===== PAGE TEXT
The Emmy-winning Master of None returned last month after a four-year hiatus. Created by Aziz Ansari and Alan Yang, the show’s first two seasons focused on Ansari’s character Dev, a fictionalized version of himself and an agglomeration of various high-taste New York dudes. If you’ve ever hung out below Houston Street or in Williamsburg, you probably recognize the type. The aspiring actor who is unlucky in love, an aesthete who wears Common Project sneakers and drools over in-the-know restaurants. As such, the show was full of sharp dialog and sharper clothes, beautiful interiors and furniture, and a plethora of other winking visual nods. Even with all the Aperol Spritz and Saint Laurent, the show never shied away from the fact that you could wear cool clothes and eat great food, and your life still could feel unfulfilled.
Master of None has been aesthetically inclined since its inception, but the show always had a deep-rooted foundation lurking underneath the surface. It consistently punched with more gravity than viewers expected, giving us episodes like “Thanksgiving” and “New York, I Love You.” This newly launched third season kicks Dev and his bumbling love life to the curb and instead puts its steady, unhurried lens on Lena Waithe’s character, Denise, and her wife Alicia (Naomi Ackie). I’d also venture to say the third main character is the expansive, two-story farmhouse in upstate New York that the couple lives in.
==========
===== SUPPLIED ENTRIES
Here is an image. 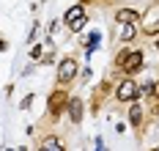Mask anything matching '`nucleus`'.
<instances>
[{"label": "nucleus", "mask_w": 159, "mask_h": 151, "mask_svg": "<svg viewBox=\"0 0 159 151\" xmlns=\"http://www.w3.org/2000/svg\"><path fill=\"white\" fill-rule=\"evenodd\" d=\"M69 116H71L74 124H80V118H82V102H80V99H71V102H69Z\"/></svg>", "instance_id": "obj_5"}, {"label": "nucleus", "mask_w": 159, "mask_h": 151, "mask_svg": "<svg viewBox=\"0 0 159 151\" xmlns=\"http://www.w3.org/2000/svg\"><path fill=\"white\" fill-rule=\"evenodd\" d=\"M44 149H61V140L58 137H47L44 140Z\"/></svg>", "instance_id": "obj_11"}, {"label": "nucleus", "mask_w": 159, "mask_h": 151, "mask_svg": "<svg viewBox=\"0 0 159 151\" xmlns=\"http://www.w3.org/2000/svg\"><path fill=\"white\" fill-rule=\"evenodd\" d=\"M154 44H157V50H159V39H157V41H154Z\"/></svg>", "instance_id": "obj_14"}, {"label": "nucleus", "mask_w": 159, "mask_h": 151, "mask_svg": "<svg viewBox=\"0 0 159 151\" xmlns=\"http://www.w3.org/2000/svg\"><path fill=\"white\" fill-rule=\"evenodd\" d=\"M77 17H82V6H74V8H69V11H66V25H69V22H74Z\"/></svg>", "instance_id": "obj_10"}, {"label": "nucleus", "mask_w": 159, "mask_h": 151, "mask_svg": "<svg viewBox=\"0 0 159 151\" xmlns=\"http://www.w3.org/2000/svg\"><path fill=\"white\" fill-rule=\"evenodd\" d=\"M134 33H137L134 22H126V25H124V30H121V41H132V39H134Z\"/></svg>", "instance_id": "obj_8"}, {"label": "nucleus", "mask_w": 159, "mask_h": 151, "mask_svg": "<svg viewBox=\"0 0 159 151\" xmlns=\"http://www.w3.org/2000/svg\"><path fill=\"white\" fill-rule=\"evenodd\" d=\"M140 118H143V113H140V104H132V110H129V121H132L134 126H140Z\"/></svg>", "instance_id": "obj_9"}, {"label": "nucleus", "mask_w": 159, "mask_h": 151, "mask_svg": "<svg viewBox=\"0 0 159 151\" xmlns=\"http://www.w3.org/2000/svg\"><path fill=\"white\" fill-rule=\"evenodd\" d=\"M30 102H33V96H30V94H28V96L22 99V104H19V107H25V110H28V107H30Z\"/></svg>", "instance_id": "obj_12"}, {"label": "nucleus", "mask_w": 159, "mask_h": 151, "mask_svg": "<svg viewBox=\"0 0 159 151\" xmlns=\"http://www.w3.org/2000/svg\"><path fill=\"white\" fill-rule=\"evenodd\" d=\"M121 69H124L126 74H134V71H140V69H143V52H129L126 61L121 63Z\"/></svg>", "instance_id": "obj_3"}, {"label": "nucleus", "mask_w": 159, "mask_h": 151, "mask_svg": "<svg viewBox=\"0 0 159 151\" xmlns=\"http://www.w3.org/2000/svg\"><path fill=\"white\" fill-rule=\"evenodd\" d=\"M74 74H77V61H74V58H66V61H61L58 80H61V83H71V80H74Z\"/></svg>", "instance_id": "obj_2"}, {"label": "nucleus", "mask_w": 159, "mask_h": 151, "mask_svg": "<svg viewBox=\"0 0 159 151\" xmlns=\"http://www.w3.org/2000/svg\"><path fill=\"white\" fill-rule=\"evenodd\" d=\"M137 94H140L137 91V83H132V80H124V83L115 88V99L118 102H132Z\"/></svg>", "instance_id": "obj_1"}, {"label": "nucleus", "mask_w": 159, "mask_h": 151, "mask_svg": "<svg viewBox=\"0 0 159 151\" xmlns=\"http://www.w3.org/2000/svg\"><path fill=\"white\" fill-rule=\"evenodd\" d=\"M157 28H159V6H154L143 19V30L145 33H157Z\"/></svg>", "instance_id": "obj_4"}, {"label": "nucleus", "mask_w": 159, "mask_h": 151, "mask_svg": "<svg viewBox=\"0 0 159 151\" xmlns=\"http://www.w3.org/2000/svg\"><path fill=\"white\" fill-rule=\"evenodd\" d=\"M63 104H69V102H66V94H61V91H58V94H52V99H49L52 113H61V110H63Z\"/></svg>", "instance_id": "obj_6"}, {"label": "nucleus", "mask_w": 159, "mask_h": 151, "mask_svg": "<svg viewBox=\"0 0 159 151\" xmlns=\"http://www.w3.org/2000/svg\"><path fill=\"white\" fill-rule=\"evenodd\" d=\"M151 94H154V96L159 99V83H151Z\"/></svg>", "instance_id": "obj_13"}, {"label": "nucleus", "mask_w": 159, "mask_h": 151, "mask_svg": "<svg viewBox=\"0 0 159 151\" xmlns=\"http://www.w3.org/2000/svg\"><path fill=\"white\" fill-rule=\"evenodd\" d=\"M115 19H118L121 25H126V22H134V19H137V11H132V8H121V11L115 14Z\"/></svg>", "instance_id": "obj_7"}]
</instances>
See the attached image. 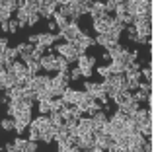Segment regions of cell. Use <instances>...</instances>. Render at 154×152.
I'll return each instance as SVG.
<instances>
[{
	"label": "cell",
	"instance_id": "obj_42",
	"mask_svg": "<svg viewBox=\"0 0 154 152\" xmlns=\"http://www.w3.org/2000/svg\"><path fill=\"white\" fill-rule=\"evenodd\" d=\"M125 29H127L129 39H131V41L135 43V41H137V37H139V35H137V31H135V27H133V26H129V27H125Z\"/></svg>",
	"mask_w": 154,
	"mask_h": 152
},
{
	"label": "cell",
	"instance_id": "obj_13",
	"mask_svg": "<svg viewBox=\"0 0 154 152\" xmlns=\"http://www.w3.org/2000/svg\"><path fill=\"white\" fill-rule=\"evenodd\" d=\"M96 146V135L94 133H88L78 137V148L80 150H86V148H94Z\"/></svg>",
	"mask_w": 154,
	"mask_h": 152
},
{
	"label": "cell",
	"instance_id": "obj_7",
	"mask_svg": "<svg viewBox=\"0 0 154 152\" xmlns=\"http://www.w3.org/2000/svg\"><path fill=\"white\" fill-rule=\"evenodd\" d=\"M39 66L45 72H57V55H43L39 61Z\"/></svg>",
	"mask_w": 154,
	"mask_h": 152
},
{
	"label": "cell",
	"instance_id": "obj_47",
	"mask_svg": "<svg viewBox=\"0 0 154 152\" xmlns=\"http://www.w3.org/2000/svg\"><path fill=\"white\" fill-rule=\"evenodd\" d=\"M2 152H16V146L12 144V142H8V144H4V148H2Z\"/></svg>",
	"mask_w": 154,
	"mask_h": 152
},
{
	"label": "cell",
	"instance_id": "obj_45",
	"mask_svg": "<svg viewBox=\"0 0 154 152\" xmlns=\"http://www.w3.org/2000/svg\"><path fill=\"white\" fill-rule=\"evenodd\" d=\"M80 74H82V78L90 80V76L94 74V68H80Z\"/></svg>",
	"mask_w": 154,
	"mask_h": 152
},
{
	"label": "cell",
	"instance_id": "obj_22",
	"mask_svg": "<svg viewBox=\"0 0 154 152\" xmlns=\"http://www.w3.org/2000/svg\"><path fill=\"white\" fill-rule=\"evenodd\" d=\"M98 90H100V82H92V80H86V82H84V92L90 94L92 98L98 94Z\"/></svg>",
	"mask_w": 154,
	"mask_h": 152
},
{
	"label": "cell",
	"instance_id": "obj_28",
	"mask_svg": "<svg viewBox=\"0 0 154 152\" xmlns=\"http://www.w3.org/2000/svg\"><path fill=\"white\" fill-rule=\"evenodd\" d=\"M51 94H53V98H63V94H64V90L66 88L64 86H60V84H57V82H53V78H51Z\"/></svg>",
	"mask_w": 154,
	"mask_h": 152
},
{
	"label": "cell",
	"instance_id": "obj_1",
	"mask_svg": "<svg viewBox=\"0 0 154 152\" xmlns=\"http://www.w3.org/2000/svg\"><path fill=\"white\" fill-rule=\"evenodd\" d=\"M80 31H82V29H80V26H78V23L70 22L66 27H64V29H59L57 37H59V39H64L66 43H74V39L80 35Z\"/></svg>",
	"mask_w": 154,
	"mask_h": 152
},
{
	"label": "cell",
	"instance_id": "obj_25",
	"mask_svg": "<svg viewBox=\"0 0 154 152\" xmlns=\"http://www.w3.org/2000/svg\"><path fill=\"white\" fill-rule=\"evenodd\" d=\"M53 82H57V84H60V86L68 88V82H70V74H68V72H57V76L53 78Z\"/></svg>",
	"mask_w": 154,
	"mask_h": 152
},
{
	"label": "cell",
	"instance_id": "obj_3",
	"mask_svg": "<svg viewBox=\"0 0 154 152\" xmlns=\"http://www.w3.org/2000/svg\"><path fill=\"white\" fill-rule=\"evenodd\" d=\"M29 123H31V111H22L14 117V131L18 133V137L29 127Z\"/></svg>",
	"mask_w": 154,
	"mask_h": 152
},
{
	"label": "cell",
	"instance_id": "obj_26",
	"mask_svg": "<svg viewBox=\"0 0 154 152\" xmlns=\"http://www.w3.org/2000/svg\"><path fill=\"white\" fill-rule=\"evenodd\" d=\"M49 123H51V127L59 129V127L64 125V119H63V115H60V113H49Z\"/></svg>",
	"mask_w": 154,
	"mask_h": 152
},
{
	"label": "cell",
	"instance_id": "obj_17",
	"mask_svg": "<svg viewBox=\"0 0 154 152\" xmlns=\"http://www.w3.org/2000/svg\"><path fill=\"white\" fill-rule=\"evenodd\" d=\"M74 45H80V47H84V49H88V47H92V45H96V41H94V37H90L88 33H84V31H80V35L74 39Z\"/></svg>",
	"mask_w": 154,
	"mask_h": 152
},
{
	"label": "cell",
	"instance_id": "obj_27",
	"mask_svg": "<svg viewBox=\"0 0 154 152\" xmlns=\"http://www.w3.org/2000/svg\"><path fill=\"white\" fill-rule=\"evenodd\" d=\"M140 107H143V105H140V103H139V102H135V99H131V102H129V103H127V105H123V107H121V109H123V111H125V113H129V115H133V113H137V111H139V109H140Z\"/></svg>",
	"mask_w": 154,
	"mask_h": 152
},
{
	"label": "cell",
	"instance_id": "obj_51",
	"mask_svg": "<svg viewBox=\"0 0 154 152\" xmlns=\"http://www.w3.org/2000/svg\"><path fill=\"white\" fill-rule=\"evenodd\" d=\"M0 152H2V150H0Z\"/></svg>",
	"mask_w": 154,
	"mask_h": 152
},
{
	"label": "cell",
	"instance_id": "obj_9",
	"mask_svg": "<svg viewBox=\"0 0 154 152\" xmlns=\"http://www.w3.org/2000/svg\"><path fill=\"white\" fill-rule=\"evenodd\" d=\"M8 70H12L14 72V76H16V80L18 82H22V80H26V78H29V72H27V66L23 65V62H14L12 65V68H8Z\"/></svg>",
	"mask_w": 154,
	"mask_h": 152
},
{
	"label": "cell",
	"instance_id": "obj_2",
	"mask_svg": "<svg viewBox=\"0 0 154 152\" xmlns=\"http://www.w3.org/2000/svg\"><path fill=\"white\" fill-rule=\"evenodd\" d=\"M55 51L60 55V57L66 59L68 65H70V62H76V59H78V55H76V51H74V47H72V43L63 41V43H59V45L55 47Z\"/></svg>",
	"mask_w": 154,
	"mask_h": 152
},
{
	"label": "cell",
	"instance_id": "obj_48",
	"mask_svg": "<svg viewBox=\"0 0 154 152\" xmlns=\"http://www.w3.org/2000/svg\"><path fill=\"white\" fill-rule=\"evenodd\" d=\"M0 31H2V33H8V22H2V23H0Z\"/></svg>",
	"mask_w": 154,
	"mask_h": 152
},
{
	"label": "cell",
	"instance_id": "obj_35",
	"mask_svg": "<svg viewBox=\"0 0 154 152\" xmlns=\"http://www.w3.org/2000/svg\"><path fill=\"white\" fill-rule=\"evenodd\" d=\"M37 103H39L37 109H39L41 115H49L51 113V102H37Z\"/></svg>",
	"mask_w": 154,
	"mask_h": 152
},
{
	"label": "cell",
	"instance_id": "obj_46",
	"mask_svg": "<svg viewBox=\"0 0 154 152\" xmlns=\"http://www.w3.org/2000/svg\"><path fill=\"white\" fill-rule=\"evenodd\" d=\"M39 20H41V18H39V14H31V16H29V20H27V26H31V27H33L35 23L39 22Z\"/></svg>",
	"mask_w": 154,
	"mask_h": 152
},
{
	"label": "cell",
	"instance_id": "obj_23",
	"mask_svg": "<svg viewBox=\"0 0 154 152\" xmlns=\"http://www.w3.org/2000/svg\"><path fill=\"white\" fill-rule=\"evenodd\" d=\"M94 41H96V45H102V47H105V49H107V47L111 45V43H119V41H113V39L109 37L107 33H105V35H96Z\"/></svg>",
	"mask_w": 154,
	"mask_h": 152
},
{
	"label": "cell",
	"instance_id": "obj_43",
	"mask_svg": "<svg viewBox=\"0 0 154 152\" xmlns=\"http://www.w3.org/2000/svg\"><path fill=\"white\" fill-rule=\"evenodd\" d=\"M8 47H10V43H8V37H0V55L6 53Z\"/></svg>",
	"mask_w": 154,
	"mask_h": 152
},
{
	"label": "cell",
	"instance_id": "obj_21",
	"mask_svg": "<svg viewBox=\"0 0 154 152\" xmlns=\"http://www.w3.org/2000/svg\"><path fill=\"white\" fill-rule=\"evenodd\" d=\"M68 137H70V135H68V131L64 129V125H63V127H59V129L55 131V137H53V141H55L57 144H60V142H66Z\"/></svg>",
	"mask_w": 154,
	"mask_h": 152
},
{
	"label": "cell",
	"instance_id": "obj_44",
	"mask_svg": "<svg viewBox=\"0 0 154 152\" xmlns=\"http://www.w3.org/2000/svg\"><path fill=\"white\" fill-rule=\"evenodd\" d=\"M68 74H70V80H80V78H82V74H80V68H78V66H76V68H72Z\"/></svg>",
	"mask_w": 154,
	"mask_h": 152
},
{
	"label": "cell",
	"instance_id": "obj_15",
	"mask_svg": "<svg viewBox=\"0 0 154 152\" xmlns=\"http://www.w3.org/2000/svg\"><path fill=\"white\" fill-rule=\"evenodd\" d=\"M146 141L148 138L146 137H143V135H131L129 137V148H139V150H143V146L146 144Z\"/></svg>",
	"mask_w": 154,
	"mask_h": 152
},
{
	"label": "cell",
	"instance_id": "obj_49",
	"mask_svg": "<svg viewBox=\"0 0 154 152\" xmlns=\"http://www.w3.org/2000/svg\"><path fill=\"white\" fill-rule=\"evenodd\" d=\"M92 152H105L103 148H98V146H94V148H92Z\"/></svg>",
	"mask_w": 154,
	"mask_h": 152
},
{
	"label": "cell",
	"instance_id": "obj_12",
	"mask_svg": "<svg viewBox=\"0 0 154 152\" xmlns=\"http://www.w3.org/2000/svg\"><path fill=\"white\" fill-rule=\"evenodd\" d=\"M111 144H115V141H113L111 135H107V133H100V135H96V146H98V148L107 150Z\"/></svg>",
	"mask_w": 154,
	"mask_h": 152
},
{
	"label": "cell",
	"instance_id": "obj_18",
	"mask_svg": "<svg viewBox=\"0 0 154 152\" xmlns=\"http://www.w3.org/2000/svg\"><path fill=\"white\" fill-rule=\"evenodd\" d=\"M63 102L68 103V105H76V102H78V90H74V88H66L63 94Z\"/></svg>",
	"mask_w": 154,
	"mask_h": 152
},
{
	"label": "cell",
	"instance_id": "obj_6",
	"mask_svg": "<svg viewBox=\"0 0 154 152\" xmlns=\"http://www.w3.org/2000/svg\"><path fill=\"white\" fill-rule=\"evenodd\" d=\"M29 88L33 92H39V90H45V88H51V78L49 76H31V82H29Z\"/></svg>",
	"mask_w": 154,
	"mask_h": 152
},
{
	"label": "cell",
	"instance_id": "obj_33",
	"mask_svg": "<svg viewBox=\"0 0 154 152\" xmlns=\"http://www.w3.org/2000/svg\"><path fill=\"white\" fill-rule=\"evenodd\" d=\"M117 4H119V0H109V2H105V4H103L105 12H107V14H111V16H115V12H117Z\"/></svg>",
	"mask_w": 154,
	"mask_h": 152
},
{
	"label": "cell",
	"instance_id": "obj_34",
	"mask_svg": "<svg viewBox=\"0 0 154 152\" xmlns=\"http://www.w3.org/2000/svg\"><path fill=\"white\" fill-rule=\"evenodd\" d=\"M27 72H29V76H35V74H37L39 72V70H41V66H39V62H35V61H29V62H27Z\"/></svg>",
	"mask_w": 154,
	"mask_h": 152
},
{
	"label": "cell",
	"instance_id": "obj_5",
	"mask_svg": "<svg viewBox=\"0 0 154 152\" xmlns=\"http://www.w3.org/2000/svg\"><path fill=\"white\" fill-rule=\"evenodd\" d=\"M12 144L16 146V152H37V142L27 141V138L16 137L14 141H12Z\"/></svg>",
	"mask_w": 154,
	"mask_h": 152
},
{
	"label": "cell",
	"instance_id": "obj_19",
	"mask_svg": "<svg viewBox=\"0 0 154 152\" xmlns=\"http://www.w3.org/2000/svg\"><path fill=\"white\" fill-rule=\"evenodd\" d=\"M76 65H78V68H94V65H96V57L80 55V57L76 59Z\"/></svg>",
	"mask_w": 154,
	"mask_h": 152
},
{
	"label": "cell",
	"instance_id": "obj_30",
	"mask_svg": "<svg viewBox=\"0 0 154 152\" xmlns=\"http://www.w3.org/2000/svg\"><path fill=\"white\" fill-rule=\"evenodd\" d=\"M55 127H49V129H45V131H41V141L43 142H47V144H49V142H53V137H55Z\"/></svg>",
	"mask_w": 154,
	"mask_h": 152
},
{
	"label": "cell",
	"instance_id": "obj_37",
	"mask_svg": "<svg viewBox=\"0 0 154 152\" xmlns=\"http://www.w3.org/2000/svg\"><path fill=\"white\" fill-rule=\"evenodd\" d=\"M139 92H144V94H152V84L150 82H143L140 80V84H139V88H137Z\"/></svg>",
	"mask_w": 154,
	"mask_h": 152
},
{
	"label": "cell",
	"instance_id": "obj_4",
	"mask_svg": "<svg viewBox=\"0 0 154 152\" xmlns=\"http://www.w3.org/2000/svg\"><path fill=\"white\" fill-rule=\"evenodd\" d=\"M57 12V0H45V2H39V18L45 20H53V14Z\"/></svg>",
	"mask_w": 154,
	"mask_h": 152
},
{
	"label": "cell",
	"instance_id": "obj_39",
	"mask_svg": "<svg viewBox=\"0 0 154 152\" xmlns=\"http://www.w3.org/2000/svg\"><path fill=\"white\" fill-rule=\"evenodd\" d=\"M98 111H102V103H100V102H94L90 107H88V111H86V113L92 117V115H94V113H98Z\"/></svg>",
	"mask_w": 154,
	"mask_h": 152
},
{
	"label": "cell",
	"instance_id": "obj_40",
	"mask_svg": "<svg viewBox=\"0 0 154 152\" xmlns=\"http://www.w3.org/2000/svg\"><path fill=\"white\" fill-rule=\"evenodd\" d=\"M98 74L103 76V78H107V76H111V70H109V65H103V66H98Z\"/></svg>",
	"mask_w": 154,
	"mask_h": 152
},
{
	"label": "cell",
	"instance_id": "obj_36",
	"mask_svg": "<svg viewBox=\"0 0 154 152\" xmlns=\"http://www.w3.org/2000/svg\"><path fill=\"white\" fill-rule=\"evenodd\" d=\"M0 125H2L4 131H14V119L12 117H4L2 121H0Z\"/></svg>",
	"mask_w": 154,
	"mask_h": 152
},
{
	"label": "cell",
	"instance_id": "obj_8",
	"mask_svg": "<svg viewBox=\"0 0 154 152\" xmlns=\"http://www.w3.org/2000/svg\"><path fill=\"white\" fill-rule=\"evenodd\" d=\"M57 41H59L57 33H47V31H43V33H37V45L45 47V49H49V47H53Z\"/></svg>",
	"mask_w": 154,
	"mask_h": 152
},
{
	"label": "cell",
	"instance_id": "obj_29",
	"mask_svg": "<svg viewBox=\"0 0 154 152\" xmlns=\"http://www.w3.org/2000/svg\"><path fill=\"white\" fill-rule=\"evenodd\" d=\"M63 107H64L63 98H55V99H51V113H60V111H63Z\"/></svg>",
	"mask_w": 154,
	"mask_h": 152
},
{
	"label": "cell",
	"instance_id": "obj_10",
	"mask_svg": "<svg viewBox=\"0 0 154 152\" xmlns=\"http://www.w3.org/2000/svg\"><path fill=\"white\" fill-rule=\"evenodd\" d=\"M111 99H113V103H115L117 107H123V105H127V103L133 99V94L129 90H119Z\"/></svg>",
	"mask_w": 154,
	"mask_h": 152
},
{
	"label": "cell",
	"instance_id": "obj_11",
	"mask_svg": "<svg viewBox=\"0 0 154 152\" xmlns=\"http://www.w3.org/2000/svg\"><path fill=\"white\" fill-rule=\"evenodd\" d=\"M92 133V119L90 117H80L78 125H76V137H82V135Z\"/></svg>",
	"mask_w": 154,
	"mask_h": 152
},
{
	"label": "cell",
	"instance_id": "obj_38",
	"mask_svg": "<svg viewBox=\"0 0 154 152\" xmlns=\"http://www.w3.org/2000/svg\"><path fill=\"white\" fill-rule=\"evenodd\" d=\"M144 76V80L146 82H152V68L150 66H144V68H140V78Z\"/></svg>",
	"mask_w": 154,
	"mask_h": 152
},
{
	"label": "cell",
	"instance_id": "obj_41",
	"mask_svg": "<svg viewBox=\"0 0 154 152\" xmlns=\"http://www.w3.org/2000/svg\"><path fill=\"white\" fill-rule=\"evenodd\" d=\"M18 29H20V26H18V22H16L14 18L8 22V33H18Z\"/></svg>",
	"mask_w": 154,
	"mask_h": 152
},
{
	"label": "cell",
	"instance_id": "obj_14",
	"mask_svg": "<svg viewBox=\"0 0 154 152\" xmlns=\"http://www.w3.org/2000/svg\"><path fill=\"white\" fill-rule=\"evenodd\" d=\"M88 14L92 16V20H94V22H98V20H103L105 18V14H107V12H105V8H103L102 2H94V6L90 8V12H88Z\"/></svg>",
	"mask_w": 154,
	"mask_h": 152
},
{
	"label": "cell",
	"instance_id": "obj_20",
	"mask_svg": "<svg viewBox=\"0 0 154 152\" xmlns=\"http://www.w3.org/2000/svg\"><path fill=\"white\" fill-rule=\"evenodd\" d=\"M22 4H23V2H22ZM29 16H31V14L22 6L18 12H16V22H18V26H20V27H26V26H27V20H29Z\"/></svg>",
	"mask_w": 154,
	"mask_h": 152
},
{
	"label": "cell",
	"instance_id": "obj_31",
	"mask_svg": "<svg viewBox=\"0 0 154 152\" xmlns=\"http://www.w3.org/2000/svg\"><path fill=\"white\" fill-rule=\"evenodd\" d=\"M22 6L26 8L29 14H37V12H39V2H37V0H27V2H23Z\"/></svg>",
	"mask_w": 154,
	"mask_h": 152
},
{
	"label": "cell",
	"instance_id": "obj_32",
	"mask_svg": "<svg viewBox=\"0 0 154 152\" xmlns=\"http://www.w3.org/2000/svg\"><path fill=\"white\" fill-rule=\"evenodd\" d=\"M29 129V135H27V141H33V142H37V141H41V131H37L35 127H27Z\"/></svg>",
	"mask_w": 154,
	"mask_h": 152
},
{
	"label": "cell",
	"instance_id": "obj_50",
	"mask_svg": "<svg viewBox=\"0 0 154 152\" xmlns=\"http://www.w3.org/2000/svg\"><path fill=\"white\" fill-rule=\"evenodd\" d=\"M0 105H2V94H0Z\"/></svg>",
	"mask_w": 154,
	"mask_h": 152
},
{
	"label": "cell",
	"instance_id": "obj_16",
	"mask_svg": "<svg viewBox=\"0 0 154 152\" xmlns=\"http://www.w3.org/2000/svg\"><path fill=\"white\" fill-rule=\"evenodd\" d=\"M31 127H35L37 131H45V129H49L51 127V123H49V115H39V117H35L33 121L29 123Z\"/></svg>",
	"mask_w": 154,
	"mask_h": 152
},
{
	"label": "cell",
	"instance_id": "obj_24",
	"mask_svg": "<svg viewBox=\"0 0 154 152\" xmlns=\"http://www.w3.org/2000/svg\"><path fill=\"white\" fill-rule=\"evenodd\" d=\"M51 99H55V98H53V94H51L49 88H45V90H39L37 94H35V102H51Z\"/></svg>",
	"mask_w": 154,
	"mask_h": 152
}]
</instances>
==========
*THE PROBLEM*:
How would the Master of None article go on after its last sentence? Write what follows. The entries are separate material with no connection to the Master of None article.

*OUTPUT OF THE EXERCISE*:
The first floor features a country kitchen, dining nook, and a sprawling living room with a brick fireplace and plenty of cozy corners. If you saunter up the old-looking stairs, you’ll find a cavernous central hallway with a next-level book nook and built-in shelving, the master bedroom with an adjoined bathroom, and a quaint guest room. Well, actually, if you walk up the stairs, you’ll find nothing—because the stairs are fake and the house is a set built on a stage in east London. But the details and hard work that went into crafting an idyllic upstate home from scratch were very real.
“I knew that we were going to do more static shots and a slower style of filming,” said Amy Williams, the show’s long-standing production designer and producer of this season. “I was excited for that. It really is a production designer’s dream.”
This third season is so slow and so quiet and so still, it commands the viewer to lean in like having an intimate conversation with a soft-spoken friend. The stylistic choices reminds me of Columbus, the first feature directed by South Korean-born American filmmaker Kogonada. That film takes place in Columbus, Indiana, an unassuming mecca of mid-century architecture tucked away in a slow Midwestern town. With Kogondad’s sensitive eye, the buildings provide an extraordinary backdrop for the slow drip of drama. The century-old house in Master of None provides a similar stage.
“What I was most nervous about was staying true to these characters and representing these queer Black women in the right way with the right decor,” explained Williams. “I really wanted to honor that and support the story in that way.” She gives credit to the two leads and Ansari, who directed every episode this season. The group talked endlessly about what kind of art Denise and Alicia would have on their walls, and the books they’d have on their dresser. Waithe, who has pretty immaculate sense of style, even recommended Erykah Badu’s incense, which they burned on set from time to time. All these seemingly small choices, these little atmospheric elements, led to a house that felt authentic—and most importantly, lived-in.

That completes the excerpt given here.